Aku mengangguk tanpa mengatakan apa-apa. Namun, aku masih bisa merasakan tatapan milik Bi Er di punggung.

Lantai di bawah kakiku terasa nyaman. Seolah-olah aku tengah berjalan di atas kaca yang di bawahnya adalah air. Aku takut melangkah cepat-cepat dan kemudian tenggelam di tengah-tengah.

Pak Prana membawaku jauh masuk ke dalam rumah. Setiap kali aku berpikir kalau tempat yang dilewati adalah kamarku, aku merasa seperti telah melakukan kesalahan. hingga akhirnya PakPPrana mendorong sebuah pintu besar yang tampaknya sangat berat dan menunggu aku masuk ke dalam.

“Ini kamar kamu mulai sekarang!”

Aku mengucek mata. Kamar itu bahkan lebih besar dari rumah kontrakan sang Paman jika semua ruangan tanpa batas. “Di sini?” tanyaku takut.

“Ya, di sini!” jawab Pak Prana sambil tersenyum.

“Pak Prana pasti salah! Nggak mungkin orang jahat itu kasih Ayu kamar besar begini!” tolaklu.

Pak Prana tersenyum penuh arti. “Ini kamar kamu! Mulai sekarang kamu akan berada di sini! Aku akan meninggalkan kamu sekarang, tutup pintunya dan tidur!”

Pak Prana berbalik, menutup pintu besar yang kelihatan berat itu dengan mudah.

Seperti yang disuruhkan kepadanya, aku mengunci pintu. Setelah sendirian aku jadi merasa takut di dalam ruangan. Aku tidak tahu apa yang akan muncul di tempat itu.

Hati-hati aku melangkahkan kaki di atas karpet empuk berwarna coklat yang terhampar hampir di seluruh ruangan. Aku menanggalkan alas kakinya ketika menginjak karpet.

Kini setelah sendirian dan merasa sangat nyaman, tiba-tiba saja aku merasa lelah. Aku menguap beberapa kali, lalu mengedarkan pandangan ke sekeliling ruangan luas itu.

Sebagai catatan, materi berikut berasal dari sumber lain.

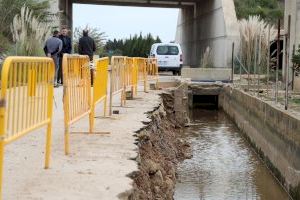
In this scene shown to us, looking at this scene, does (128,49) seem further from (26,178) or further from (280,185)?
(26,178)

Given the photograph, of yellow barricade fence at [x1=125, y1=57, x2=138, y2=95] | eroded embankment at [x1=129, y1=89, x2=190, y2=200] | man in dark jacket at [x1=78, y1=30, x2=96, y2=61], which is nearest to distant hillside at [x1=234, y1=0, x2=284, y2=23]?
man in dark jacket at [x1=78, y1=30, x2=96, y2=61]

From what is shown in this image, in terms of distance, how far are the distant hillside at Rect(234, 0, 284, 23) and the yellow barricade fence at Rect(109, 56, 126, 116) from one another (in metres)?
23.8

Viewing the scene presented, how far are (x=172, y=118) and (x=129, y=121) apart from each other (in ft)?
28.4

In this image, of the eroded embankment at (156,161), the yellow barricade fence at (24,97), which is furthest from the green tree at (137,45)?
the yellow barricade fence at (24,97)

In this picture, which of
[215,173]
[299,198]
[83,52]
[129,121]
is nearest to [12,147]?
[129,121]

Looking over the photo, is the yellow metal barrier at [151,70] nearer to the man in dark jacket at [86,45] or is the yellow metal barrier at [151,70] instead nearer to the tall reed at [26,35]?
the man in dark jacket at [86,45]

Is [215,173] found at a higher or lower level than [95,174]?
lower

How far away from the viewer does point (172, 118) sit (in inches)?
773

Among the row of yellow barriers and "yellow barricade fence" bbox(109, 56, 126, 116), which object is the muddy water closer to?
"yellow barricade fence" bbox(109, 56, 126, 116)

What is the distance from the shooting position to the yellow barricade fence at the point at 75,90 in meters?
7.57

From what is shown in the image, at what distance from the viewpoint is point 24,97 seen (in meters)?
5.77

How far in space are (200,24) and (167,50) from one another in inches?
325

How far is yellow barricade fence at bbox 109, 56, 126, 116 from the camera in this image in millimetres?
11867

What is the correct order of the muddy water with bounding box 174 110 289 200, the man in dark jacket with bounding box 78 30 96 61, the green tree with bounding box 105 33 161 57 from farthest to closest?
the green tree with bounding box 105 33 161 57
the man in dark jacket with bounding box 78 30 96 61
the muddy water with bounding box 174 110 289 200
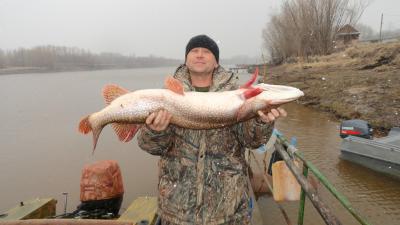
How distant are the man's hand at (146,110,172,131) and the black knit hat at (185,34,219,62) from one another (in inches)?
30.0

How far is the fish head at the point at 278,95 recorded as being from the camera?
2680 millimetres

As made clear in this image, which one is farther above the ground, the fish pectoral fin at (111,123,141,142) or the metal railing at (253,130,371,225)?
the fish pectoral fin at (111,123,141,142)

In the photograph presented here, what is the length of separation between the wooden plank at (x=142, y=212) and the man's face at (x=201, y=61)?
2.73m

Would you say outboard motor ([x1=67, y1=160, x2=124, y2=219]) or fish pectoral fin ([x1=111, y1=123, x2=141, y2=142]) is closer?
fish pectoral fin ([x1=111, y1=123, x2=141, y2=142])

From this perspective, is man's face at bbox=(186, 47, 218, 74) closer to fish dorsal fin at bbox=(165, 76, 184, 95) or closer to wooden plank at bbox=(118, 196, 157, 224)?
fish dorsal fin at bbox=(165, 76, 184, 95)

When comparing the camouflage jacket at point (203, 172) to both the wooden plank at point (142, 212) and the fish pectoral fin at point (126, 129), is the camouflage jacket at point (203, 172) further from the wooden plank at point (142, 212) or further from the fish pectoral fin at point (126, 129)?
the wooden plank at point (142, 212)

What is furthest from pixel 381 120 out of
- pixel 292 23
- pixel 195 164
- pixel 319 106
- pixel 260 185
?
pixel 292 23

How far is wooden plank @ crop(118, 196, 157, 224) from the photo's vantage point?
4.87 meters

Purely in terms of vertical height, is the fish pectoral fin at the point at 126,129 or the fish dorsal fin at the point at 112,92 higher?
the fish dorsal fin at the point at 112,92

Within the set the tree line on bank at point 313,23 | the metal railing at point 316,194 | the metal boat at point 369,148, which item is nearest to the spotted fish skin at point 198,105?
the metal railing at point 316,194

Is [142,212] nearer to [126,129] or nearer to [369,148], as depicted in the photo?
[126,129]

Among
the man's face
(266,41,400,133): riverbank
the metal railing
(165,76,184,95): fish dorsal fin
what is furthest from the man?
(266,41,400,133): riverbank

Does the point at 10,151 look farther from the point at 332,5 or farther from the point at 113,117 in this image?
the point at 332,5

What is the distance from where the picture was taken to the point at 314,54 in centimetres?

Bulu-bulu halus di karpet menggelitiki kakiku. Aku lalu duduk bersila di atas karpet di dekat sofa empuk. Aku seharusnya bisa saja duduk di atas sana, tetapi aku takut merusak benda-benda di dalam ruangan.

“Aku bisa mencari jalan keluar besok!” Lalu aku merebahkan kepala di lantai yang beralaskan karpet. AKU yakin kalau bisa tertidur nyenyak.